• SUPPLIED INFORMATION:

○ ○ ○ ○ ○ ○ ○

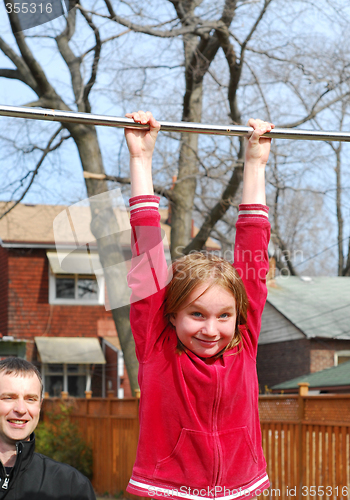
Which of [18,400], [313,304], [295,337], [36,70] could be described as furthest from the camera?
[295,337]

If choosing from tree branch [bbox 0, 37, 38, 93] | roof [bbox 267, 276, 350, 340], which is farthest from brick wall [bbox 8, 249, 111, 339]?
tree branch [bbox 0, 37, 38, 93]

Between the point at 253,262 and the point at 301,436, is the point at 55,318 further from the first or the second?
the point at 253,262

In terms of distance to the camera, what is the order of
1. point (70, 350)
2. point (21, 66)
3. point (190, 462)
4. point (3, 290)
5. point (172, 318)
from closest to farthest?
point (190, 462) < point (172, 318) < point (21, 66) < point (70, 350) < point (3, 290)

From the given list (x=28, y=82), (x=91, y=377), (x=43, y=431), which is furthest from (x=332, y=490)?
(x=91, y=377)

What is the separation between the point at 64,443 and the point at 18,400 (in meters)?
9.49

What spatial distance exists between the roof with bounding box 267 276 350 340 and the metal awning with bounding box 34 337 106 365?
15.5ft

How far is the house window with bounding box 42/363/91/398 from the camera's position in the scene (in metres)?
17.0

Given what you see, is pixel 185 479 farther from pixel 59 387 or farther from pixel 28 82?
pixel 59 387

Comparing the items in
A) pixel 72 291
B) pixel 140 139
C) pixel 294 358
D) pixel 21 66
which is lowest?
pixel 294 358

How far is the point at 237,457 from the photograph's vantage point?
1.87m

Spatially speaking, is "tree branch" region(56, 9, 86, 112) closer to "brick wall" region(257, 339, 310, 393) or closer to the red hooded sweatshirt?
the red hooded sweatshirt

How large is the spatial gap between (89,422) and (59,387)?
6.23 m

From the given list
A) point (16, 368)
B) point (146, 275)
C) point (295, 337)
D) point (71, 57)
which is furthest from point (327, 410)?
point (295, 337)

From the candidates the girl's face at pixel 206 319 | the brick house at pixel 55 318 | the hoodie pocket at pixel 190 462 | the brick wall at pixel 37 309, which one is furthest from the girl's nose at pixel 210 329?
the brick wall at pixel 37 309
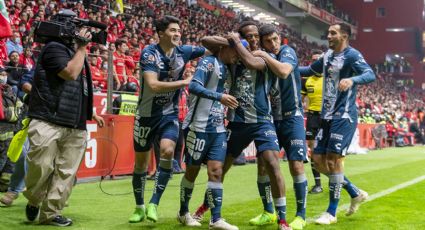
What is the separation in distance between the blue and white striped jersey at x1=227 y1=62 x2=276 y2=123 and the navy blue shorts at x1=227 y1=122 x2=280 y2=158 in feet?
0.20

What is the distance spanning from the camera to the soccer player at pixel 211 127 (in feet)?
18.8

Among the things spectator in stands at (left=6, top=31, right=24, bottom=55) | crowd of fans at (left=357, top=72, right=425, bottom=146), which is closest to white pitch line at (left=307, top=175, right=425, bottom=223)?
spectator in stands at (left=6, top=31, right=24, bottom=55)

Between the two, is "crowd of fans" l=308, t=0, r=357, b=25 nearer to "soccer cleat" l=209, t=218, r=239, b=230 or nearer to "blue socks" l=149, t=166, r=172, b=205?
"blue socks" l=149, t=166, r=172, b=205

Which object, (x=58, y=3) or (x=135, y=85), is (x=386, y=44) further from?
(x=135, y=85)

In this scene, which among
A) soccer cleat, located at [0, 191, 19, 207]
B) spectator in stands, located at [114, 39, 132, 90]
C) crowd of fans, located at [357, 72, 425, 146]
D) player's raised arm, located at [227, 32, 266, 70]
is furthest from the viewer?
crowd of fans, located at [357, 72, 425, 146]

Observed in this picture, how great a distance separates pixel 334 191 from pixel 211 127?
5.76 ft

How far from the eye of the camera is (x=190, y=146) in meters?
5.95

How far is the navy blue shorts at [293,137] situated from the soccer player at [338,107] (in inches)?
20.4

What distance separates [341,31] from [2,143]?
16.2ft

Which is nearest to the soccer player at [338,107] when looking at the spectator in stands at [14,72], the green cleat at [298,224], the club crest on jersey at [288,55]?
the green cleat at [298,224]

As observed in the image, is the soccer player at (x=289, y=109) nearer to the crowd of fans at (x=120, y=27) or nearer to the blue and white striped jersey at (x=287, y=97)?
the blue and white striped jersey at (x=287, y=97)

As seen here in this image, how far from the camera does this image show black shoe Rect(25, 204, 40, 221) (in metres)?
6.12

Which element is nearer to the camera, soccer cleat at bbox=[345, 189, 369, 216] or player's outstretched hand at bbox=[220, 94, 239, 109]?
player's outstretched hand at bbox=[220, 94, 239, 109]

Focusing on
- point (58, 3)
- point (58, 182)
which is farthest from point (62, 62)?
point (58, 3)
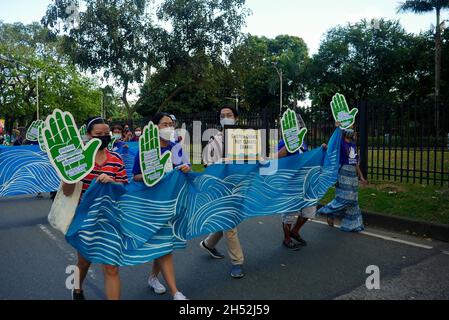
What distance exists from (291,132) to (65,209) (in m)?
2.93

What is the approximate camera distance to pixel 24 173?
7.63 metres

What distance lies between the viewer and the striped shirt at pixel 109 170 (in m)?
3.39

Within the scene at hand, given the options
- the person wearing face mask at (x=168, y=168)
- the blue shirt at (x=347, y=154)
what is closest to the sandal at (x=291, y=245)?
the blue shirt at (x=347, y=154)

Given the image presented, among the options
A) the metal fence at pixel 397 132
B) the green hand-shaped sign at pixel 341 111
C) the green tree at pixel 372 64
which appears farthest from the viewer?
the green tree at pixel 372 64

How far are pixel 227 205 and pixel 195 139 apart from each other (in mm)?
11059

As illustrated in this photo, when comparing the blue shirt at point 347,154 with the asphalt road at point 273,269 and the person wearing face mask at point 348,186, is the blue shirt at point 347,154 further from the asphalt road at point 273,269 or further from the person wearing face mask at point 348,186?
the asphalt road at point 273,269

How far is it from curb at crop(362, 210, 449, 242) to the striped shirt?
4.51m

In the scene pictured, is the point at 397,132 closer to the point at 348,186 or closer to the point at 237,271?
the point at 348,186

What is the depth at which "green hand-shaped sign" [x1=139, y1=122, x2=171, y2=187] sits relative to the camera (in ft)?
11.2

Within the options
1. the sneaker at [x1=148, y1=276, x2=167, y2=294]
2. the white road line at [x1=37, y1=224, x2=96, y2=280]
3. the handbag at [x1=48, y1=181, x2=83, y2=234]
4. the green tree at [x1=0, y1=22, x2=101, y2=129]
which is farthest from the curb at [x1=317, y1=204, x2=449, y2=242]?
the green tree at [x1=0, y1=22, x2=101, y2=129]

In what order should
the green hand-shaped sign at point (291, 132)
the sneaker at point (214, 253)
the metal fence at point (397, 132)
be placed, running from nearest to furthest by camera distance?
the sneaker at point (214, 253) → the green hand-shaped sign at point (291, 132) → the metal fence at point (397, 132)

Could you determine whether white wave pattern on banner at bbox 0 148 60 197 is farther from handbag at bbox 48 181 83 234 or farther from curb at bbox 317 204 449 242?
curb at bbox 317 204 449 242

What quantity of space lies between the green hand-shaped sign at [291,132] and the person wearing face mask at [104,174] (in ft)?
7.45

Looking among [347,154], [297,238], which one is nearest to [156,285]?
[297,238]
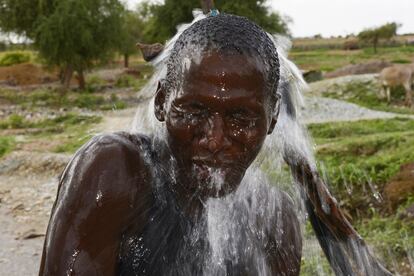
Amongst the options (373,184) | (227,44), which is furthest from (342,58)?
(227,44)

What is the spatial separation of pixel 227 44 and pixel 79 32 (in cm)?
2187

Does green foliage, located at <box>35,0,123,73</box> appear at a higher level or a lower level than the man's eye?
lower

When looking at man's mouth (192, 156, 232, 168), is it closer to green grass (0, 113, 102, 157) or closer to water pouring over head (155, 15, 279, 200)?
water pouring over head (155, 15, 279, 200)

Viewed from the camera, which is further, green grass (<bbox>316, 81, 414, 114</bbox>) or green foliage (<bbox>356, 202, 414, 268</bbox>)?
green grass (<bbox>316, 81, 414, 114</bbox>)

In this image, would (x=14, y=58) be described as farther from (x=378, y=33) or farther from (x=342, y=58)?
(x=378, y=33)

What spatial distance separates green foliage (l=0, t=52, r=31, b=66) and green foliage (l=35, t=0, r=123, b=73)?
334 inches

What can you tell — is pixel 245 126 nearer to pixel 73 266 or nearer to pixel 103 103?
pixel 73 266

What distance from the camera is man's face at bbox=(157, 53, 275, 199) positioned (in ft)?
4.65

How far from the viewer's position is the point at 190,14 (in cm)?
2619

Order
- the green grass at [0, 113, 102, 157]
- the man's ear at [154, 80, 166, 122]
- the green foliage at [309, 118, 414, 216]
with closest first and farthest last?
the man's ear at [154, 80, 166, 122], the green foliage at [309, 118, 414, 216], the green grass at [0, 113, 102, 157]

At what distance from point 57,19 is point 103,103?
4.27 metres

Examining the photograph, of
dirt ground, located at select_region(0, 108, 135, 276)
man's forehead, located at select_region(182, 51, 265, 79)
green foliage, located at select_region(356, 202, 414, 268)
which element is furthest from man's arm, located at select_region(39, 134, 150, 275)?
green foliage, located at select_region(356, 202, 414, 268)

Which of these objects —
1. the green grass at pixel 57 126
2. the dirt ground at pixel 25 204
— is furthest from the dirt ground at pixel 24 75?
the dirt ground at pixel 25 204

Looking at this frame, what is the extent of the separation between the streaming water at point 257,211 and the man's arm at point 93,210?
210 millimetres
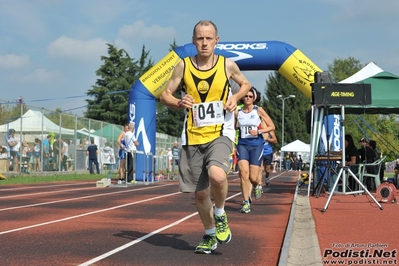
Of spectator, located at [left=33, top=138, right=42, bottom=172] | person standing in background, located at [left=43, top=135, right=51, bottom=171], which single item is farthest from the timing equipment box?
person standing in background, located at [left=43, top=135, right=51, bottom=171]

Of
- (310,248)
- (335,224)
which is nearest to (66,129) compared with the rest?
(335,224)

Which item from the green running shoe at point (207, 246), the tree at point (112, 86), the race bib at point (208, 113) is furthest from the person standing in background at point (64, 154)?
the tree at point (112, 86)

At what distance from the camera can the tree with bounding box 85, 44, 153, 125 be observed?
79.1m

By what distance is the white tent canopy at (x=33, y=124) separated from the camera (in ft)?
84.2

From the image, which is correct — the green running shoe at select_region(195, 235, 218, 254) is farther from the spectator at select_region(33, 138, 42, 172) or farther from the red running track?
the spectator at select_region(33, 138, 42, 172)

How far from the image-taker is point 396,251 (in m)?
6.37

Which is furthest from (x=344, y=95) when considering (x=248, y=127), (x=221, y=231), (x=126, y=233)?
(x=221, y=231)

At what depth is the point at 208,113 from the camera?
6.28m

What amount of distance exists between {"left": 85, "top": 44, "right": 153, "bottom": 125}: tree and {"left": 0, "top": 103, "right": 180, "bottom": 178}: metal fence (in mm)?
39596

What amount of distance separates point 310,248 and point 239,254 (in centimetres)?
73

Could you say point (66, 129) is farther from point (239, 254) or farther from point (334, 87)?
point (239, 254)

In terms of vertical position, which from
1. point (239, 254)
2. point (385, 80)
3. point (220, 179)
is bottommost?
point (239, 254)

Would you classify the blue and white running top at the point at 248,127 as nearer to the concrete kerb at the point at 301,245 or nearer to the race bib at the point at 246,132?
the race bib at the point at 246,132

○ ○ ○ ○ ○ ○ ○

Retype the rows starting with the line that contains "What is the approximate" and going on through the line that contains "the sneaker at point (214, 253) →", including both of those lines, with every character kept the same.

What is the approximate camera distance to pixel 24 173?
7.63 metres

What distance lies between the viewer and the striped shirt at pixel 109 170 (in m)?
3.39

Within the scene at hand, given the options
- the person wearing face mask at (x=168, y=168)
- the blue shirt at (x=347, y=154)
what is closest to the sandal at (x=291, y=245)?
the blue shirt at (x=347, y=154)

Given the image presented, among the options
A) the metal fence at pixel 397 132
B) the green hand-shaped sign at pixel 341 111
C) the green tree at pixel 372 64
which appears farthest from the viewer?
the green tree at pixel 372 64

How far are pixel 227 205 and pixel 195 139 apart from each other (in mm)?
11059

As illustrated in this photo, when comparing the blue shirt at point 347,154 with the asphalt road at point 273,269 and the person wearing face mask at point 348,186, is the blue shirt at point 347,154 further from the asphalt road at point 273,269 or further from the person wearing face mask at point 348,186?
the asphalt road at point 273,269

How far is it from curb at crop(362, 210, 449, 242) to the striped shirt?
4.51m

In the scene pictured, is the point at 397,132 closer to the point at 348,186 or closer to the point at 237,271?
the point at 348,186

What is the depth at which "green hand-shaped sign" [x1=139, y1=122, x2=171, y2=187] sits relative to the camera (in ft)?
11.2

Within the options
1. the sneaker at [x1=148, y1=276, x2=167, y2=294]
2. the white road line at [x1=37, y1=224, x2=96, y2=280]
3. the handbag at [x1=48, y1=181, x2=83, y2=234]
4. the green tree at [x1=0, y1=22, x2=101, y2=129]
which is farthest from the curb at [x1=317, y1=204, x2=449, y2=242]?
the green tree at [x1=0, y1=22, x2=101, y2=129]

In what order should
the green hand-shaped sign at point (291, 132)
the sneaker at point (214, 253)
the metal fence at point (397, 132)
be placed, running from nearest to furthest by camera distance?
the sneaker at point (214, 253) → the green hand-shaped sign at point (291, 132) → the metal fence at point (397, 132)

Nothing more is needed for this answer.